Fred Gillies

No. 10, 5, 11, 66, 9
- Positions: Tackle, head coach

Personal information
- Born: December 9, 1895 Chicago, Illinois, U.S.
- Died: May 8, 1974 (aged 78) Flossmoor, Illinois, U.S.

Career information
- College: Cornell

Career history

Playing
- 1920–1926, 1928: Chicago Cardinals

Coaching
- 1928: Chicago Cardinals

Awards and highlights
- NFL champion (1925); Second-team All-Pro (1922); National champion (1915);
- Coaching profile at Pro Football Reference
- Stats at Pro Football Reference

= Fred Gillies =

American football player and coach (1895–1974)

Frederick Montague Gillies (December 9, 1895 - May 8, 1974) was an American football player and coach for the Chicago Cardinals of the National Football League (NFL).

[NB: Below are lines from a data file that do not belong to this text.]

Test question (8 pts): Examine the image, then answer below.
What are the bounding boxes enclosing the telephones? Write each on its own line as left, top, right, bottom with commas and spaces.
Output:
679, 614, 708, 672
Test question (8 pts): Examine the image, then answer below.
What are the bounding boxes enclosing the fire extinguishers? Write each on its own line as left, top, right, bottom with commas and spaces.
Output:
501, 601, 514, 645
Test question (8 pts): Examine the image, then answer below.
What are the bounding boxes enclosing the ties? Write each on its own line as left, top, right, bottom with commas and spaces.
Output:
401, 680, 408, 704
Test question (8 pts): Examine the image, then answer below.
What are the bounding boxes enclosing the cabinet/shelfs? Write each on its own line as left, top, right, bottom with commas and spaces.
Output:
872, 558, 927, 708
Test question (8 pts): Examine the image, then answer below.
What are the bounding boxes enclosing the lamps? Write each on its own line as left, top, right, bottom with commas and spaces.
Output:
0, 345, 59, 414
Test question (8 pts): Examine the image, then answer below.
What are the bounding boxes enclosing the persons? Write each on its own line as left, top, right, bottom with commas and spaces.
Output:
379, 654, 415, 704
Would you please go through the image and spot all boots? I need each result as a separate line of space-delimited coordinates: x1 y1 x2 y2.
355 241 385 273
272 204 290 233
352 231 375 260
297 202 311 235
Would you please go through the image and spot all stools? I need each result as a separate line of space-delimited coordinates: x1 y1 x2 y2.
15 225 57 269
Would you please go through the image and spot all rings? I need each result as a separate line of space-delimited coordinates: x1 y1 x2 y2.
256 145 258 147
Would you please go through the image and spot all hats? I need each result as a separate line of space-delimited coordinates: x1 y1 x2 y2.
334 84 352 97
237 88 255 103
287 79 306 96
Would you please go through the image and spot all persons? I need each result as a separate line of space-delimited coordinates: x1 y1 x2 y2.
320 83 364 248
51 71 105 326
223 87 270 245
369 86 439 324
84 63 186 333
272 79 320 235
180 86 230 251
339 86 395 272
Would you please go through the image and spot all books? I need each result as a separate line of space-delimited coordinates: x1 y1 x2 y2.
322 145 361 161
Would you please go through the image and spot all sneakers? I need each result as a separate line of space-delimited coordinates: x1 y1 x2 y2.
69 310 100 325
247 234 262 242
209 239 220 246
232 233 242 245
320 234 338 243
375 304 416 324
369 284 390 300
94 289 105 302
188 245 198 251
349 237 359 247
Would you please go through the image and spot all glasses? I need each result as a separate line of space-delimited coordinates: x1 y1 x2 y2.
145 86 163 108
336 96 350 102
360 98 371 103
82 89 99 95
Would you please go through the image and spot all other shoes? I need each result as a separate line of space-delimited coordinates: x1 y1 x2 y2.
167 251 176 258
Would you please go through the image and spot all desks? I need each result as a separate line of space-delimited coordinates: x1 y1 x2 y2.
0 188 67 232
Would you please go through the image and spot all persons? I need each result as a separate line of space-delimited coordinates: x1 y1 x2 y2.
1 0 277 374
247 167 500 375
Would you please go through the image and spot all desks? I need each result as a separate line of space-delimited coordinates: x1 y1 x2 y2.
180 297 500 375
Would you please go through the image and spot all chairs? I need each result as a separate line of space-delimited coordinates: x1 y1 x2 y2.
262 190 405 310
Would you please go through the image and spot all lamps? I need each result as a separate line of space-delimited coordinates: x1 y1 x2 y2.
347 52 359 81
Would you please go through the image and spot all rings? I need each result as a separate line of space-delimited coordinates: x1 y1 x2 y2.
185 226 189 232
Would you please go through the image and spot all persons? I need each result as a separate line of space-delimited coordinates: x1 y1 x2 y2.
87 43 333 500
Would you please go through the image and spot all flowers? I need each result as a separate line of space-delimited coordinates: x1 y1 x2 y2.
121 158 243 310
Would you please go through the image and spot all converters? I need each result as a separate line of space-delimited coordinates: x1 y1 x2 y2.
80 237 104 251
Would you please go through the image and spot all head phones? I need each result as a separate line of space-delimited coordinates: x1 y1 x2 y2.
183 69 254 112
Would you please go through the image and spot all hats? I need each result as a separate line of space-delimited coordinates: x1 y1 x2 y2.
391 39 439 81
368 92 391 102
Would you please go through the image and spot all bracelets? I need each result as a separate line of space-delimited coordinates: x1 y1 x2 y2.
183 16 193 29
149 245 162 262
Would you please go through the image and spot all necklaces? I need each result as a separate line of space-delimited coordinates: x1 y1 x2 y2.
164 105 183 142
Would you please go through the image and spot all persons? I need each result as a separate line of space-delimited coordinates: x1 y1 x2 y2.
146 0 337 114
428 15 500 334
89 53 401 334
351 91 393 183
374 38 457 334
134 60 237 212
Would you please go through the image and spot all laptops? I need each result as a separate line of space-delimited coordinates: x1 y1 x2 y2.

He graduated from Cornell University in 1918 and was a member of the Quill and Dagger society. He appeared in 72 games, 51 of which as a starter, as a tackle for the Chicago Cardinals between 1920 and 1933, earning All-Pro honors in 1922. He coached the team in 1928, which was his final season as a player and only as a coach, to a 1–5 record.

Fred later married Blanche Wilder and adopted Theo Janet Howells, the biological daughter of Blanche's sister, Gertrude Wilder. Gillies also worked and volunteered for the Republican Party.
In 1932, he was a survivor in a plane crash that took the life of aviator Eddie Stinson, the founder of Stinson Aircraft Company. Gillies suffered a leg injury, as a result of the accident, which left him in a leg brace for the rest of his life.